TEXT PROVIDED.
And as Silo explained in Valid Action

“All of you here know the difference between those actions that we call cathartic and those that we call transferential. Cathartic actions refer basically to the discharge of tensions and go no further than that. Transferential actions, in contrast, allow us to transfer internal charges, to integrate contents, and to facilitate healthy psychic functioning. … 

“It is not, then, a matter of indifference which actions one carries out in the world. There are actions that give one a register of unity, and there are other actions that give one a register of contradiction and dis-integration. If we study this carefully, in light of what we know about cathartic and transferential phenomena, the matter of one’s actions in the world with respect to the effect of those actions on the integration and development of one’s contents, will be much clearer.” (Silo Speaks, 11-12) 

A Little Effort to Evolve If I think about what lies behind these experiences, or rather, what makes them possible, I think it is the aspiration to live with unity. That has to be there. Otherwise, I think it would be difficult to have the attitude that sees problems as opportunities – it would be more natural to run away from them, or blame others, or to fight with oneself. 

Well, who knows? I don’t. I am just trying to figure out what I will rely on when things get difficult and I feel like I can’t quite recall this look. I’m not entirely sure. But I think it will help me to recall that this work requires effort. 

What happened was that I had been working with Principle 10, on treating others as I want to be treated, but I reached a point when I felt like I was acting with a lot of kindness and care, and all this kindness on my part was not being noticed. Why hadn’t he responded in kind? Why hadn’t they said something about how thoughtful I was being? Etc. But the Principle doesn’t say, “Treat others as you want to be treated so that people will think you are a wonderful person.” It says, do this and, “you liberate yourself.”

YOUR TASKS.
**1)** In the text on valid action, what do cathartic actions basically refer to?
**2)** Reproduce the part of the text on valid action starting with "A Little Effort" and going on through "work requires effort.".
**3)** Carry on the text on valid action from its last sentence.

PROVIDED DATA.
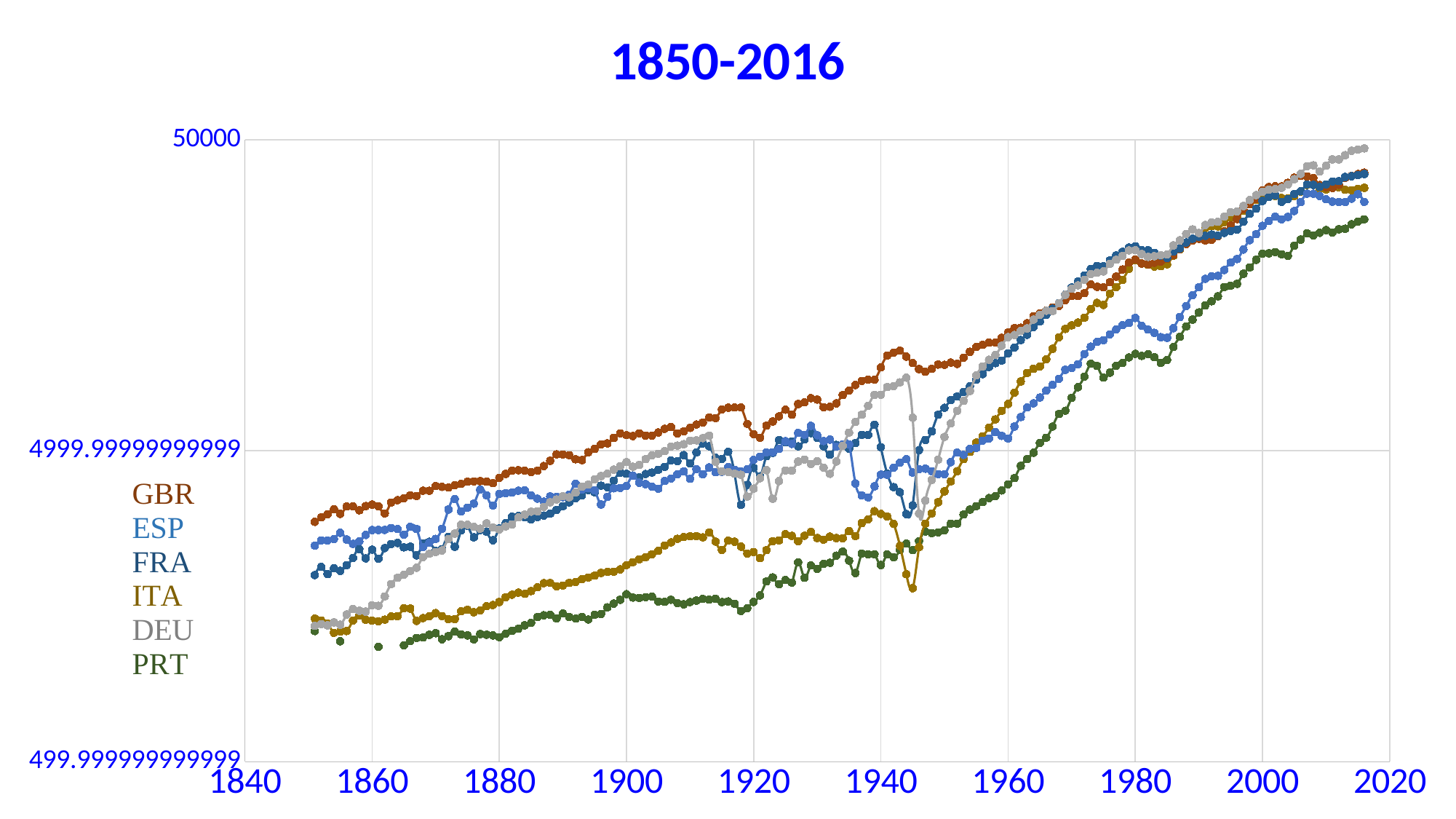
How many series does the legend list? 6 Do the values for the series generally rise or fall from 1850 to 2016? rise Which series has the lowest value at the right end of the chart (around 2016)? PRT Is the value for GBR in 1850 greater or less than 5000? less Is the value for DEU in 2016 greater or less than 5000? greater Which is larger around 1900, the value for GBR or the value for PRT? GBR What kind of chart is shown on the slide? line chart Which series has the highest value at the start of the chart (around 1850)? GBR Is the value for PRT in 1850 greater or less than 5000? less Which series has the highest value at the right end of the chart (around 2016)? DEU Which series shows the sharpest drop around 1945? DEU What is the title of the chart? 1850-2016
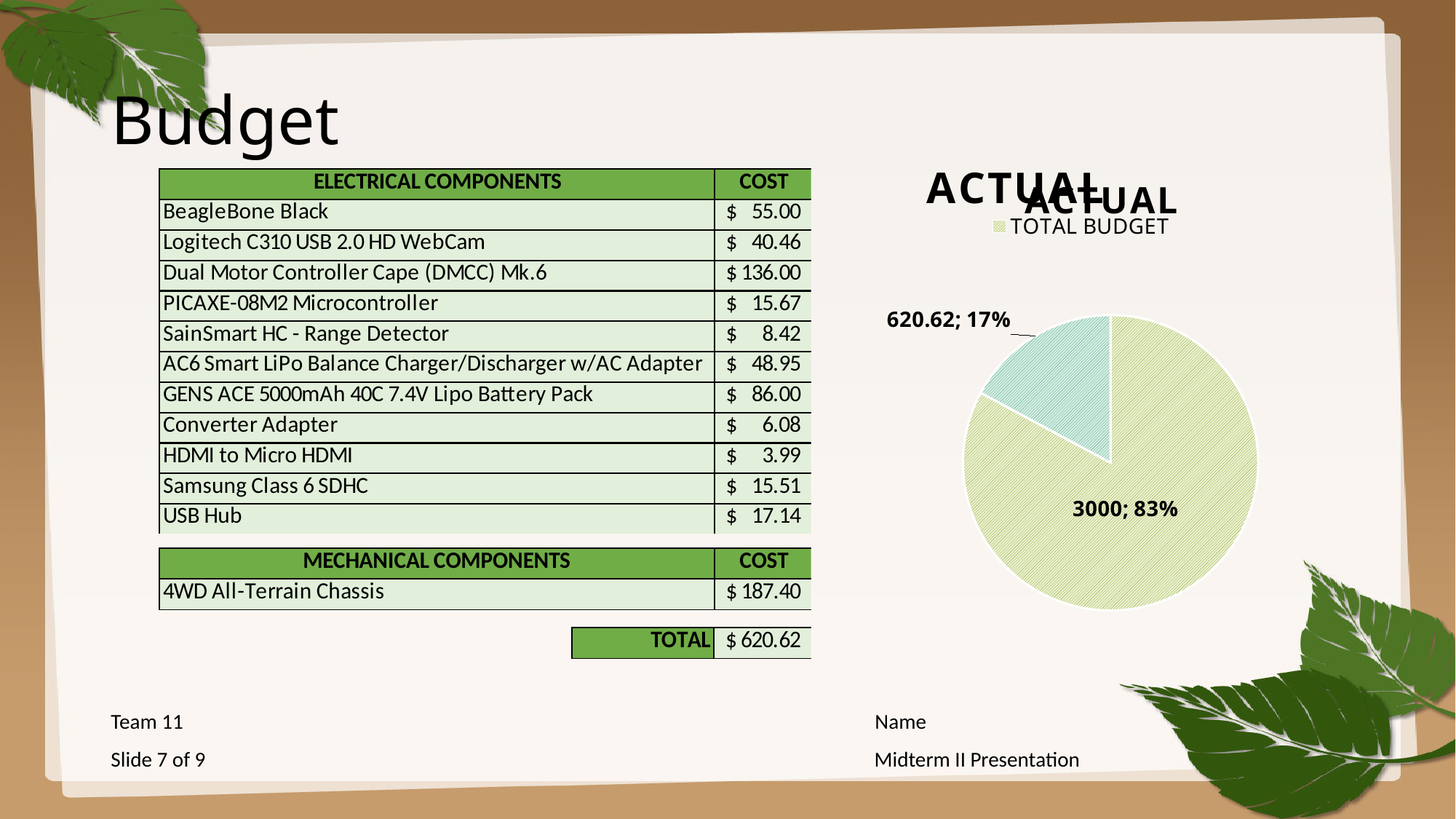
Which slice of the pie chart is the largest? TOTAL BUDGET In the pie chart, which is larger: the ACTUAL slice or the TOTAL BUDGET slice? TOTAL BUDGET What kind of chart is shown on the right side of the slide? pie chart What share of the pie does the TOTAL BUDGET slice represent? 83% In the pie chart, what value is labelled on the ACTUAL slice? 620.62 How many entries does the pie chart's legend list? 2 How many slices does the pie chart have? 2 Which slice of the pie chart is the smallest? ACTUAL What is the difference between the TOTAL BUDGET value and the ACTUAL value in the pie chart? 2379.38 What are the two legend entries of the pie chart? ACTUAL and TOTAL BUDGET In the pie chart, what value is labelled on the TOTAL BUDGET slice? 3000 What share of the pie does the ACTUAL slice represent? 17%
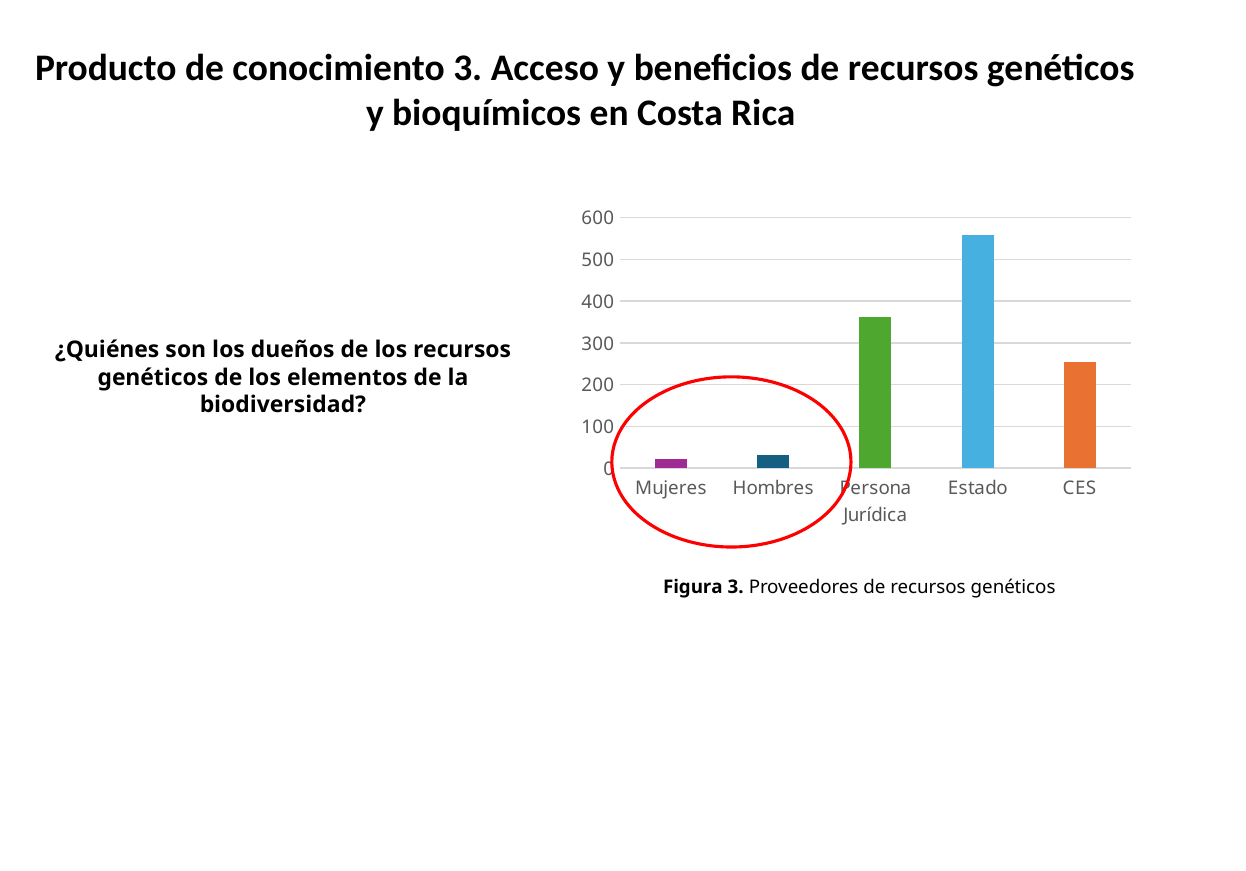
Is the value for CES greater or less than 300? less What kind of chart is shown on the slide? bar chart Is the value for CES greater or less than 200? greater Which is larger, the value for Estado or the value for Persona Jurídica? Estado Which category has the highest value in the chart? Estado Which is larger, the value for Persona Jurídica or the value for CES? Persona Jurídica Is the value for Estado greater or less than 500? greater What is the caption given below the chart? Figura 3. Proveedores de recursos genéticos Which two categories are circled in red on the chart? Mujeres and Hombres How many categories are shown on the x axis of the chart? 5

SET OF ANSWERS.
**1)** Cathartic actions basically refer to the discharge of tensions and go no further than that.

**2)**
A Little Effort to Evolve If I think about what lies behind these experiences, or rather, what makes them possible, I think it is the aspiration to live with unity. That has to be there. Otherwise, I think it would be difficult to have the attitude that sees problems as opportunities – it would be more natural to run away from them, or blame others, or to fight with oneself. 

Well, who knows? I don’t. I am just trying to figure out what I will rely on when things get difficult and I feel like I can’t quite recall this look. I’m not entirely sure. But I think it will help me to recall that this work requires effort.

**3)**
At that moment I realized I had to make an intentional effort to go further. (Nothing dramatic, but a bit of effort, for sure.) And I started to think that it’s perhaps in those kinds of moments that our Homo sapiens nature is being stretched. Because as we are now, we seem to really need feedback—but what does feedback have to do with the rightness or wrongness of an action? So perhaps it is there that we need to push in order to evolve into something a little more interesting. Perhaps the human being of the future will not need so much external recognition, will not need to be patted on the back for “doing a good deed.” Perhaps the human being of the future will have her own internal “reward system” based simply on the joy that accompanies the register of valid action; an internal motor that works without need of an external fuel source. Perhaps, with a little bit of effort, we could bring that future human being into the present a little sooner. Certainly, no extreme efforts are needed—daily life is already full of little irritants, so the possibilities for growth are tremendous. The efforts required are more along the lines of the effort assumed by all of us “who carefully meditate in humble search.”